■ TRY IT:
In the data that follows, find each line containing "jungetheologie" and copy it.

■ DATA SUPPLIED:
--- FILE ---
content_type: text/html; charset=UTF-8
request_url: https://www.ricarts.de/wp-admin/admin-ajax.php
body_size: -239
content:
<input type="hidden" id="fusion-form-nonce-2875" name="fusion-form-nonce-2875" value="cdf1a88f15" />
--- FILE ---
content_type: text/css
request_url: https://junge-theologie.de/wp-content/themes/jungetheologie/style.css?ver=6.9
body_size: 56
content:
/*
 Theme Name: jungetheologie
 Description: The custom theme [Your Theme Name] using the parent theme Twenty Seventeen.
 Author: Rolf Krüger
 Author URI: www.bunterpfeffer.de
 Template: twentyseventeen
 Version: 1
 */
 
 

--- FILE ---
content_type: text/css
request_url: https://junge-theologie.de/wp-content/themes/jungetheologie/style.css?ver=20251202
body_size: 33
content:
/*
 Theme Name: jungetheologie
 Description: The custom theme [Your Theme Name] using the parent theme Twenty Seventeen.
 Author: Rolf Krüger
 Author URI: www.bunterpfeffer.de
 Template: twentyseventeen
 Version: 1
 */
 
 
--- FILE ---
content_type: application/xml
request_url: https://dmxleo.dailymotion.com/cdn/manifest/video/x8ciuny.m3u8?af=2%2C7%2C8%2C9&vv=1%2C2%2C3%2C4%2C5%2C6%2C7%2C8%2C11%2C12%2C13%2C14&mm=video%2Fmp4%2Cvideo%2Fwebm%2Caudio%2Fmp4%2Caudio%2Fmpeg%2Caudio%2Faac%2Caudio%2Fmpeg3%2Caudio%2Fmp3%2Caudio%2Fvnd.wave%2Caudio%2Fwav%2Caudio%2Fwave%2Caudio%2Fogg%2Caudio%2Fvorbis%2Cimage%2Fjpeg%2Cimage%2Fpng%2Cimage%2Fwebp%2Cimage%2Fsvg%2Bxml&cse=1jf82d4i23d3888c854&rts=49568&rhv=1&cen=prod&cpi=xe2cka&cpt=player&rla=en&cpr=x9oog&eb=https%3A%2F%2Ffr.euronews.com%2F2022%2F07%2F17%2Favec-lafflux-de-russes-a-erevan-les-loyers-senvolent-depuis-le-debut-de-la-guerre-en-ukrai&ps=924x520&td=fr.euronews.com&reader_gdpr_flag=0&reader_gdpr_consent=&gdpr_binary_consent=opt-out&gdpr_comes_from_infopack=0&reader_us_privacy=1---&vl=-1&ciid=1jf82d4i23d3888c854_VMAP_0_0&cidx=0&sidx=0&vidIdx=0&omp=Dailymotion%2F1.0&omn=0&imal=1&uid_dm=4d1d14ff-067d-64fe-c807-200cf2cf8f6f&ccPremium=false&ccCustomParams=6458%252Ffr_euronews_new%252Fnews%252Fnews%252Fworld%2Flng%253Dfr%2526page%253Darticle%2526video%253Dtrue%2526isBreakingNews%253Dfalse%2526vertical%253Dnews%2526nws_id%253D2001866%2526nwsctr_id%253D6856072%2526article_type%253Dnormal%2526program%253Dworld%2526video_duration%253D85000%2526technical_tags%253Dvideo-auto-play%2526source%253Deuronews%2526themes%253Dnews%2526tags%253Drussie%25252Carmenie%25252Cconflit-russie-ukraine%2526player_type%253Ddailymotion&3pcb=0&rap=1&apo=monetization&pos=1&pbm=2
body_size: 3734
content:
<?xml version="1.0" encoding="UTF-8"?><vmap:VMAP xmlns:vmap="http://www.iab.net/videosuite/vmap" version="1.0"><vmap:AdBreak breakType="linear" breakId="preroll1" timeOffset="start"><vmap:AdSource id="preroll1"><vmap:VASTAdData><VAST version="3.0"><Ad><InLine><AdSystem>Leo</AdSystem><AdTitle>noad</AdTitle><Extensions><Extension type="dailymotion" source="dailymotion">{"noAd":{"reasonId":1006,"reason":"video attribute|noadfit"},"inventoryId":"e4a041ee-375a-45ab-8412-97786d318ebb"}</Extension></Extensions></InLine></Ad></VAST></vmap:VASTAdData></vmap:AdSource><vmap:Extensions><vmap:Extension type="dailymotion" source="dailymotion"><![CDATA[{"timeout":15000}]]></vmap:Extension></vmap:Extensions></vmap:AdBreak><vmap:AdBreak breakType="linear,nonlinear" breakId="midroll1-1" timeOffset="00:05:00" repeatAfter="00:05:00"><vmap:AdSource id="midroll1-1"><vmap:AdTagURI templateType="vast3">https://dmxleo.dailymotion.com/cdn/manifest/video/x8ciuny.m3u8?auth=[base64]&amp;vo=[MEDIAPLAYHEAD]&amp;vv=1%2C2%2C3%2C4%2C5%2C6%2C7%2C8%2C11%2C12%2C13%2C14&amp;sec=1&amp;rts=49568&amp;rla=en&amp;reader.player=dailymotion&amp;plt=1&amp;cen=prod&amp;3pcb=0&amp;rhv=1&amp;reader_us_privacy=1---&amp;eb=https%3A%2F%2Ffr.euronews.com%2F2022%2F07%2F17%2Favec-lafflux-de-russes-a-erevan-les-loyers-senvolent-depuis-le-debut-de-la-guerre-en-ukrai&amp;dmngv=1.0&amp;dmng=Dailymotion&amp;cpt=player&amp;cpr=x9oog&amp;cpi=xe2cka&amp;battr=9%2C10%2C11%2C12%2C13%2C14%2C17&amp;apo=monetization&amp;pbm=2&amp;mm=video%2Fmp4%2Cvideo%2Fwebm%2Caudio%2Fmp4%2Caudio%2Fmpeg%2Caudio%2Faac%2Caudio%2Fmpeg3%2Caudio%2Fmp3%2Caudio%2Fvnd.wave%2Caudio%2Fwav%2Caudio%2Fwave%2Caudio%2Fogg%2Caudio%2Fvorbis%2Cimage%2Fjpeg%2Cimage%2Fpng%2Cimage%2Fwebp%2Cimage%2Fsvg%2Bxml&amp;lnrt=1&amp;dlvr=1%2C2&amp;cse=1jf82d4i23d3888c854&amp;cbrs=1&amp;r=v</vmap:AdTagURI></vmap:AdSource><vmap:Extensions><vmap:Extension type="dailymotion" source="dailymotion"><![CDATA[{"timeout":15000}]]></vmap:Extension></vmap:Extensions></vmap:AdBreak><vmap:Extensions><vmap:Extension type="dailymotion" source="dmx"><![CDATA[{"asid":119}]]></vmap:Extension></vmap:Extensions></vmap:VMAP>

■ YOUR SOLUTION:
request_url: https://junge-theologie.de/wp-content/themes/jungetheologie/style.css?ver=6.9
 Theme Name: jungetheologie
request_url: https://junge-theologie.de/wp-content/themes/jungetheologie/style.css?ver=20251202
 Theme Name: jungetheologie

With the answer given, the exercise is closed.